[Data from a collection]
- - - - - - -
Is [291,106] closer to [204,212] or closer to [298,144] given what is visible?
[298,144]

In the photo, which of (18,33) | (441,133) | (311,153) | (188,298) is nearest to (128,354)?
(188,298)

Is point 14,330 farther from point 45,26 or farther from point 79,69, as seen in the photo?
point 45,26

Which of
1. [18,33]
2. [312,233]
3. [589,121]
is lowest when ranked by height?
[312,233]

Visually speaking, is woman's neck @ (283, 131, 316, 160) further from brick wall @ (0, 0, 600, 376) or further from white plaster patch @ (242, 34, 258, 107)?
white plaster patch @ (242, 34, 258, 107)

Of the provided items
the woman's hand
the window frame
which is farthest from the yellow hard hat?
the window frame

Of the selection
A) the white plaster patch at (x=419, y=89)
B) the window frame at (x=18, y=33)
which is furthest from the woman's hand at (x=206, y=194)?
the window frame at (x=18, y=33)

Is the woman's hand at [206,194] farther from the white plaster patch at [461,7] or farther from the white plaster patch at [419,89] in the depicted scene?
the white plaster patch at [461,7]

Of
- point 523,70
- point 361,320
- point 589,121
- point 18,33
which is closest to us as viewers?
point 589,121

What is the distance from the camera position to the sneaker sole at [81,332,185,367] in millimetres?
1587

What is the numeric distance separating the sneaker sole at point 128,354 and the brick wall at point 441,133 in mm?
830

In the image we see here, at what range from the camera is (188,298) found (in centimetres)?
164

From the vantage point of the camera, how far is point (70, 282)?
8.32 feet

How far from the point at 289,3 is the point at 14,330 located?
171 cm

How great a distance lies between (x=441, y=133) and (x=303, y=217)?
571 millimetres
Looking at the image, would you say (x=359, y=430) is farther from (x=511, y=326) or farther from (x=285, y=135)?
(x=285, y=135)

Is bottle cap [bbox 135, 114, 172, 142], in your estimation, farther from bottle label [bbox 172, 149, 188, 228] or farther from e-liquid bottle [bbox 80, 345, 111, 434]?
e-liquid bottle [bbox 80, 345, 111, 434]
- - - - - - -
DIRECTION: Quote the data above word for word, starting at the line that contains "Looking at the" and ending with the final line of the data, both included.

OUTPUT BELOW:
Looking at the image, would you say (x=359, y=430) is farther from (x=511, y=326) or farther from (x=285, y=135)?
(x=285, y=135)

Is bottle cap [bbox 135, 114, 172, 142], in your estimation, farther from bottle label [bbox 172, 149, 188, 228] or farther from e-liquid bottle [bbox 80, 345, 111, 434]?
e-liquid bottle [bbox 80, 345, 111, 434]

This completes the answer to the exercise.